SAN BENEDETTO DEL TRONTO – Rimarranno aperte fino al 12 giugno le iscrizioni per i centri ricreativi estivi gestiti dal Comune. Il progetto “GiocaEstate 2009” avrà due sedi, una presso la scuola per l’infanzia di via Mattei e l’altra presso la scuola elementare Moretti. Per iscriversi bisogna avere dai 3 ai 14 anni. Potranno essere accolti anche bambini che completeranno a breve i 3 anni. I bambini vengono suddivisi in gruppi omogenei per età da parte dello staff della cooperativa sociale Systema, che gestisce i centri assieme alla cooperativa L’Oleandro, alla Filo d’Arianna, alla Cogese, alla cooperativa Raggio di Sole e alla associazione XMano (genitori di figli disabili).

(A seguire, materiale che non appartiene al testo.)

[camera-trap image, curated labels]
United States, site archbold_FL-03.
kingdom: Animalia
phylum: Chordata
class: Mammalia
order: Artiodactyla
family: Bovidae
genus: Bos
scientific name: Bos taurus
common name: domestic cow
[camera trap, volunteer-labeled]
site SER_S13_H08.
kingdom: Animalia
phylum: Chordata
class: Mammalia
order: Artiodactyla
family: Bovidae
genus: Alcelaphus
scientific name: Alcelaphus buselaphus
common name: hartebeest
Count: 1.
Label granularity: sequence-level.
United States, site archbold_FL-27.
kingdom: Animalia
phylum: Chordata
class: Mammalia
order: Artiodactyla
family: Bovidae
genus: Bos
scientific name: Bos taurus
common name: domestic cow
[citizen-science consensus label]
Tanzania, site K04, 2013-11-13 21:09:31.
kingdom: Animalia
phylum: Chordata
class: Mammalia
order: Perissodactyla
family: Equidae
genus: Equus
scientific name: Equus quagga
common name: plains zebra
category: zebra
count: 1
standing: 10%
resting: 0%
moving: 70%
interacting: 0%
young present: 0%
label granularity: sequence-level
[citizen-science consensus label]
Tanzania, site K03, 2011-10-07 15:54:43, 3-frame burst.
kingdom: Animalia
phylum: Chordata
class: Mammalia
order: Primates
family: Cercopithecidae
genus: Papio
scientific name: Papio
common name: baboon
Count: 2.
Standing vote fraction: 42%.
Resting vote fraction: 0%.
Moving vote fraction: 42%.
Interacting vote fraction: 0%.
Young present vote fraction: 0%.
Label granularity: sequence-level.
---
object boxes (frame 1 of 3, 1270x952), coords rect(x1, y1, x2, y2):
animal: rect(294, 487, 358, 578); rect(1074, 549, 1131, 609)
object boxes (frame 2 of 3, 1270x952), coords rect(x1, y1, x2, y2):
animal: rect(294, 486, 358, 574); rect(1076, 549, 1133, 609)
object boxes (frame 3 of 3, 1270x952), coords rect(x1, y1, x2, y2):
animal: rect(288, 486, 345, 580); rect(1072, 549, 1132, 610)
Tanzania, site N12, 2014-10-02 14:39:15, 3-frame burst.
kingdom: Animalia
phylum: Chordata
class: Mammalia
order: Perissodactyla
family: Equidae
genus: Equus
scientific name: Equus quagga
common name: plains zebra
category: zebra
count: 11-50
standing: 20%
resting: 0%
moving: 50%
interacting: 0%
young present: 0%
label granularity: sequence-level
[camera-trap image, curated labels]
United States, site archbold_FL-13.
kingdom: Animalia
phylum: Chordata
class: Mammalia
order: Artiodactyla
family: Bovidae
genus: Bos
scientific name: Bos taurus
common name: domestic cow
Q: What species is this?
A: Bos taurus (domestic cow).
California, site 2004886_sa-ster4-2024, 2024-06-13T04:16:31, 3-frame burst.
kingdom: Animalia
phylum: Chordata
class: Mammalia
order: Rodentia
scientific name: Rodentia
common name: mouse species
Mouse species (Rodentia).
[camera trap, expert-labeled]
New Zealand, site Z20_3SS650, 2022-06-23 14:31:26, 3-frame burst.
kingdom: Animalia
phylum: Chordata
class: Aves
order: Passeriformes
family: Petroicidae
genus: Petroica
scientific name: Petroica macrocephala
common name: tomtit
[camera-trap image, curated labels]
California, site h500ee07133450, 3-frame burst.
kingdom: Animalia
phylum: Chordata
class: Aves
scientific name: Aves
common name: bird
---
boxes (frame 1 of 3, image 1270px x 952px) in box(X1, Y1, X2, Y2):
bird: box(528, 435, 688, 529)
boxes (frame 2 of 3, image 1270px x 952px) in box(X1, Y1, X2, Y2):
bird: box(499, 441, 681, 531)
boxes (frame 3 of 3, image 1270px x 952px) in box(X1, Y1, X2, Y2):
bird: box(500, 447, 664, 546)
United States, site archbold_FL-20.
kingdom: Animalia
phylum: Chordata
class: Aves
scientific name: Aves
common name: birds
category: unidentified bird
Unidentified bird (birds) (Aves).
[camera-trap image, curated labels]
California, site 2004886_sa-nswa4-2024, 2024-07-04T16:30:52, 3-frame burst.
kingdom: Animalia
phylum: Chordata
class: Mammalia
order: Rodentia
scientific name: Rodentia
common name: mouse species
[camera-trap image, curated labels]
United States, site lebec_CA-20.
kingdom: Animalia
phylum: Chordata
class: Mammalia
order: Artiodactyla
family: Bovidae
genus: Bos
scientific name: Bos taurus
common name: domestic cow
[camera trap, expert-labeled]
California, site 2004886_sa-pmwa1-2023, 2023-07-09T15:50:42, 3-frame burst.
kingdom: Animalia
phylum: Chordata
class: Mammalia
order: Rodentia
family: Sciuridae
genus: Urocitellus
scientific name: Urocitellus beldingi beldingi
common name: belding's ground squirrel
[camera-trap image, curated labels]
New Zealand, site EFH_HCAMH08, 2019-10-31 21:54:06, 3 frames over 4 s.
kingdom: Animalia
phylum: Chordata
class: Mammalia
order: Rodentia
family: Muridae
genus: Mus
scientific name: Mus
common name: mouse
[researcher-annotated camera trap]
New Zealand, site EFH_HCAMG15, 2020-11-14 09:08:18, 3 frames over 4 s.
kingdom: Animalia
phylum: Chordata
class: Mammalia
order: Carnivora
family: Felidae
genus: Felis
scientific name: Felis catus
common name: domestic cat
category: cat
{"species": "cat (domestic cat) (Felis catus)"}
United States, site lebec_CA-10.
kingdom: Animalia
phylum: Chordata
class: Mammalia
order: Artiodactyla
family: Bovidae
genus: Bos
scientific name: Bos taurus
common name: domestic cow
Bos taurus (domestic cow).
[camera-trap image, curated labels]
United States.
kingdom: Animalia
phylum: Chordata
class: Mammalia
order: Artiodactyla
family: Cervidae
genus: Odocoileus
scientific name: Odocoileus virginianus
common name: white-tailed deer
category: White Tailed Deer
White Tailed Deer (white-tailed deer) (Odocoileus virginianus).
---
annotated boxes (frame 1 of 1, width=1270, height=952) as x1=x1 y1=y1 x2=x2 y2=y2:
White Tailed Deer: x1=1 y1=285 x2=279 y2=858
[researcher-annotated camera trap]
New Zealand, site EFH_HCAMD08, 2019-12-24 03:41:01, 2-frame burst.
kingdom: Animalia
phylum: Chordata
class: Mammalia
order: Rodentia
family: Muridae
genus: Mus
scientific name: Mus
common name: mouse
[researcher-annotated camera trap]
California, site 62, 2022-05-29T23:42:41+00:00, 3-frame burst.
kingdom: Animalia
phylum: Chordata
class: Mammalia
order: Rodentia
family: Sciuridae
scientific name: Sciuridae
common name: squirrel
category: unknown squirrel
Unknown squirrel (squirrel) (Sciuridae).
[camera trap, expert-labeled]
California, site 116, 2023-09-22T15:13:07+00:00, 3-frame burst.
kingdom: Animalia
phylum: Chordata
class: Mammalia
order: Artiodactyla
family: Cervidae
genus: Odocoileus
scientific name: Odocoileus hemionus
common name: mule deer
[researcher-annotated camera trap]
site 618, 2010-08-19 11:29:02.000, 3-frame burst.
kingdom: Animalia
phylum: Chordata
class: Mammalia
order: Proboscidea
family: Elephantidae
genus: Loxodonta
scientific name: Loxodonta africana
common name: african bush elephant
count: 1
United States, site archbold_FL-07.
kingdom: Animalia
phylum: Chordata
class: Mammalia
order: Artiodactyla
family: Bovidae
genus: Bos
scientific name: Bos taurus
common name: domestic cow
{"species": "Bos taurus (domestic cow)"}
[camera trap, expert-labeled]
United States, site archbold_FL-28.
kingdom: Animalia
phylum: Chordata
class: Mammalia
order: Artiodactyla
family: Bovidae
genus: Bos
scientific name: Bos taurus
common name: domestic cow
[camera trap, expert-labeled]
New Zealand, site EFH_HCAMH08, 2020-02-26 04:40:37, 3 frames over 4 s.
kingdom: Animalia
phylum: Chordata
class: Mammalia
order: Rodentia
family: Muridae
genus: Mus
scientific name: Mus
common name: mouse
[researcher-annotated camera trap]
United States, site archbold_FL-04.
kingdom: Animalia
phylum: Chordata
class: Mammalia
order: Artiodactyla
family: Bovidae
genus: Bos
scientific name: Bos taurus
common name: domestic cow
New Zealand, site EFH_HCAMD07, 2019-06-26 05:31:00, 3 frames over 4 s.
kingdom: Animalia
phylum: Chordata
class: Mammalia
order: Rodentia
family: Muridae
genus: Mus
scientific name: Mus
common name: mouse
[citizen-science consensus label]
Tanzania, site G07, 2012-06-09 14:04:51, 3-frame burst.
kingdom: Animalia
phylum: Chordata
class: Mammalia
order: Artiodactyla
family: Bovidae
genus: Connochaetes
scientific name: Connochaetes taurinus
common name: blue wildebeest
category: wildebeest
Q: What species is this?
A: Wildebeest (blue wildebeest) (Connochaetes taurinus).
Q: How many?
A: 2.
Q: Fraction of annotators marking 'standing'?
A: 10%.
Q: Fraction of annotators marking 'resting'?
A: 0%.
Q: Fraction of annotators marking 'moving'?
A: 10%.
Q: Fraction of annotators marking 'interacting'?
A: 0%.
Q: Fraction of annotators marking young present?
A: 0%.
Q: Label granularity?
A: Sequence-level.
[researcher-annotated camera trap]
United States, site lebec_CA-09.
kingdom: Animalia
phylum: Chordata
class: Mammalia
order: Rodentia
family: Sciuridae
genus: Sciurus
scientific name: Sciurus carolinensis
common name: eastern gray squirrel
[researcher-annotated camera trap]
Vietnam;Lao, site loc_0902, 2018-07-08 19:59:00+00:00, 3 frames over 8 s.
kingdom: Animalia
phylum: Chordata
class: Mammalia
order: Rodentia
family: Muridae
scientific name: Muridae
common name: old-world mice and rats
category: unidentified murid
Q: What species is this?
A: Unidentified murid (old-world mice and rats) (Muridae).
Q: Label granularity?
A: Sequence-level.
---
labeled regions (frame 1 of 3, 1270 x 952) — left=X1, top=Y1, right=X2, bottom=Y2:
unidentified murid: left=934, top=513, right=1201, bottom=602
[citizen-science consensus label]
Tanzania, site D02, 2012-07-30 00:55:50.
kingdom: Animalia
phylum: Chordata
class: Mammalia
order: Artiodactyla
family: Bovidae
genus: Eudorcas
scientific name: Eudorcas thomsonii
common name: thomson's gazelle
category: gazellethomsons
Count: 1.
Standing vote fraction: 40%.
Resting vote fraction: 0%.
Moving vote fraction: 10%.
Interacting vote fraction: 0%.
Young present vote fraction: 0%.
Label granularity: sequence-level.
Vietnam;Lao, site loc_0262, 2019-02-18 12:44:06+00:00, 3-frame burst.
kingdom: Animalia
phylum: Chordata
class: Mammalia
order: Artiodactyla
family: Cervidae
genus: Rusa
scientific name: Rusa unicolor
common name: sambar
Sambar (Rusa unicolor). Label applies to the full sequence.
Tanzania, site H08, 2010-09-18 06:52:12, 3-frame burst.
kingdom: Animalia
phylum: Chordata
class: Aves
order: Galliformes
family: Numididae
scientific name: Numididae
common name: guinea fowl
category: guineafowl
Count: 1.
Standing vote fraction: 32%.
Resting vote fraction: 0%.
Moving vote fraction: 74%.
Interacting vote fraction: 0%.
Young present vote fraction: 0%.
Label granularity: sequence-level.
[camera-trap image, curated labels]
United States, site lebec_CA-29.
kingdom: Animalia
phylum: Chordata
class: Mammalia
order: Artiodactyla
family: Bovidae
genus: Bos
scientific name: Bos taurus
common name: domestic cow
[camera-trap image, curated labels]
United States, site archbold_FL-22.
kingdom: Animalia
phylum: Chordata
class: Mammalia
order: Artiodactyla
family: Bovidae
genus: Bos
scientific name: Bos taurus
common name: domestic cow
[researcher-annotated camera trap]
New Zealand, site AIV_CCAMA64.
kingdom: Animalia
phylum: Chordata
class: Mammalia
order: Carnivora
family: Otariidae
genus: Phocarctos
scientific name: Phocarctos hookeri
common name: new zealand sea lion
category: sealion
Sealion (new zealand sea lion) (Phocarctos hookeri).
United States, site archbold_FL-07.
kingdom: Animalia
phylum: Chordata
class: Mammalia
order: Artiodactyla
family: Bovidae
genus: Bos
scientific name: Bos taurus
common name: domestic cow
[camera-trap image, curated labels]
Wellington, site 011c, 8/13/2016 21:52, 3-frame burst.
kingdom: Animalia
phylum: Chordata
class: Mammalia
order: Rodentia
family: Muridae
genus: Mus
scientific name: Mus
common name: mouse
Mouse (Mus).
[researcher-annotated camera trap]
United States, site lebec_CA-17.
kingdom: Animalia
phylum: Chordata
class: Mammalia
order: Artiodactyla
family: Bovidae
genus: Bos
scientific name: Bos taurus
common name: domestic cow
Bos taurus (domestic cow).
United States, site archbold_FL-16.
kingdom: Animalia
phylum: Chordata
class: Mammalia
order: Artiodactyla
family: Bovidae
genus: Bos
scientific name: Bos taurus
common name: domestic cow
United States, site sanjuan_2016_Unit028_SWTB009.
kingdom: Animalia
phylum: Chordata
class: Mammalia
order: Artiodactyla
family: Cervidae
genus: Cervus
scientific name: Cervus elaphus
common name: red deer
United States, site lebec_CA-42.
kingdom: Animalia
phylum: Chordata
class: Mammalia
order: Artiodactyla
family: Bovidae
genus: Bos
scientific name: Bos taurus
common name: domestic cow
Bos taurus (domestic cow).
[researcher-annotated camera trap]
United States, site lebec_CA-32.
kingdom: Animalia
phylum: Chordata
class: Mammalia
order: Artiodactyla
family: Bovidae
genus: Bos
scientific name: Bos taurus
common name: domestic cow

Saranno proposte attività ricreative basate sui vari linguaggi comunicativi: manipolazione di materiali come l’argilla, utilizzo del colore, dell’espressione musicale e di quella teatrale, giochi da tavolo, giochi di movimento, giochi di cooperazione, psicomotricità. E poi laboratori di cucina, nuoto in mare e gite.
«I centri estivi comunali hanno sempre più gradimento e un numero sempre maggiori di iscritti, anche disabili, e di questo ringrazio chi ci lavora», dice l’assessore ai servizi sociali Loredana Emili, che smentisce ogni aumento nelle tariffe per le famiglie: «Non abbiamo mai ritoccato le quote di compartecipazione, abbiamo solo fatto gli adeguamenti agli indici Istat. Seguiamo le fasce di reddito Isee e investiamo molto in queste strutture. Abbiamo le attrezzature adatte per permettere anche ai bambini con disabilità di fare il bagno in mare. Vorrà dire qualcosa se quest’anno registriamo il maggior numero di iscrizioni fra i disabili?».
Francesco Ciarrocchi della cooperativa Systema spiega che la collaborazione con la Cogese permetterà una sicurezza totale nelle attività in mare. Il Comune investirà circa 135 mila euro per l’istituzione dei centri estivi. Con le quote di compartecipazione pagate dalle famiglie si coprirà il 40% delle spese. Per verificare la soddisfazione degli utenti, a fine estate saranno distribuiti questionari anonimi da compilare con i propri giudizi. Per quanto riguarda la fascia d’età fra i 14 e i 16 anni, il Comune sta cercando di organizzare un servizio socio educativo su base volontaristica.